Start of SUPPLIED ENTRIES

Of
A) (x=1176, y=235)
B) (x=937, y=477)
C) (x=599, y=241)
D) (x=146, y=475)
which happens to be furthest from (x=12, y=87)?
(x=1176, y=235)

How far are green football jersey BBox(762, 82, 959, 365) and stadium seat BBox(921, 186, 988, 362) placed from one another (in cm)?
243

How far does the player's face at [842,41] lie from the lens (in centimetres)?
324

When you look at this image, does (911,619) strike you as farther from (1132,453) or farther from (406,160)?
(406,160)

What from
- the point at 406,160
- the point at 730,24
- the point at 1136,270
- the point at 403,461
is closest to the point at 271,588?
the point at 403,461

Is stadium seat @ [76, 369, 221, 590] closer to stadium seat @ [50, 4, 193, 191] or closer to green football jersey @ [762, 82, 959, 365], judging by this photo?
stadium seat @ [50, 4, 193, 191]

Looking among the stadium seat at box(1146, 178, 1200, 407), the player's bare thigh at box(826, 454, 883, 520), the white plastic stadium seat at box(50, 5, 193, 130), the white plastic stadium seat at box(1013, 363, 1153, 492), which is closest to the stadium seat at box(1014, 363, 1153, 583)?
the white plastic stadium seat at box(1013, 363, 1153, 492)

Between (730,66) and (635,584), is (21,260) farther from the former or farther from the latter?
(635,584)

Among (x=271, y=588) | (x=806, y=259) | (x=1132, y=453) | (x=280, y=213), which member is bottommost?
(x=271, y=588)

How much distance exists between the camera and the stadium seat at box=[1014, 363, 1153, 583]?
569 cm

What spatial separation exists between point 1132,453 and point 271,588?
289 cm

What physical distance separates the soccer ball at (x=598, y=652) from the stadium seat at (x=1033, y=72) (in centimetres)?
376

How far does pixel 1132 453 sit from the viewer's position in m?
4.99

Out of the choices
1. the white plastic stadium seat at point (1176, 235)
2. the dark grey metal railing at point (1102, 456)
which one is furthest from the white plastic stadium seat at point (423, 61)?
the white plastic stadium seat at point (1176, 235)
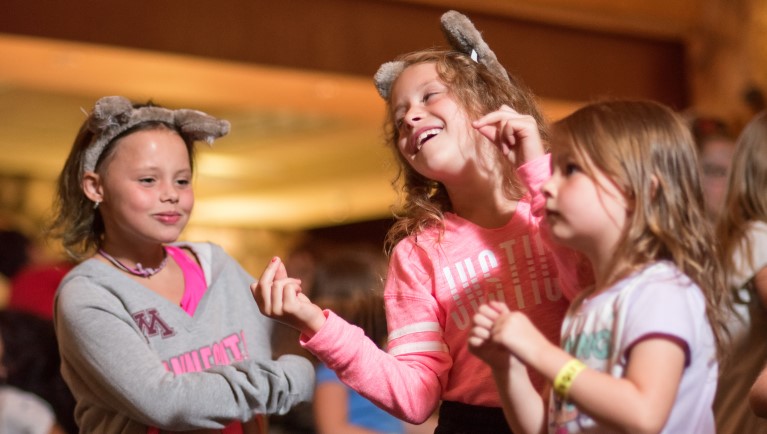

End of SUPPLIED ENTRIES

### WHAT THE TASK ASKS
Rewrite the records from the line with "What physical distance" through the end of the records as a two-column CSV with the headers request and answer, one row per record, each field in quotation marks with line breaks turned into spaces. Leave the pictures out.

### WRITTEN SOLUTION
request,answer
"What physical distance separates the soccer ball at (x=598, y=652) from the stadium seat at (x=1033, y=72) (in centimetres)?","376"
"How far does pixel 1132 453 sit from the viewer's position in m?","4.99"
"Out of the choices 1. the white plastic stadium seat at point (1176, 235) 2. the dark grey metal railing at point (1102, 456) which one is furthest from the white plastic stadium seat at point (423, 61)?","the white plastic stadium seat at point (1176, 235)"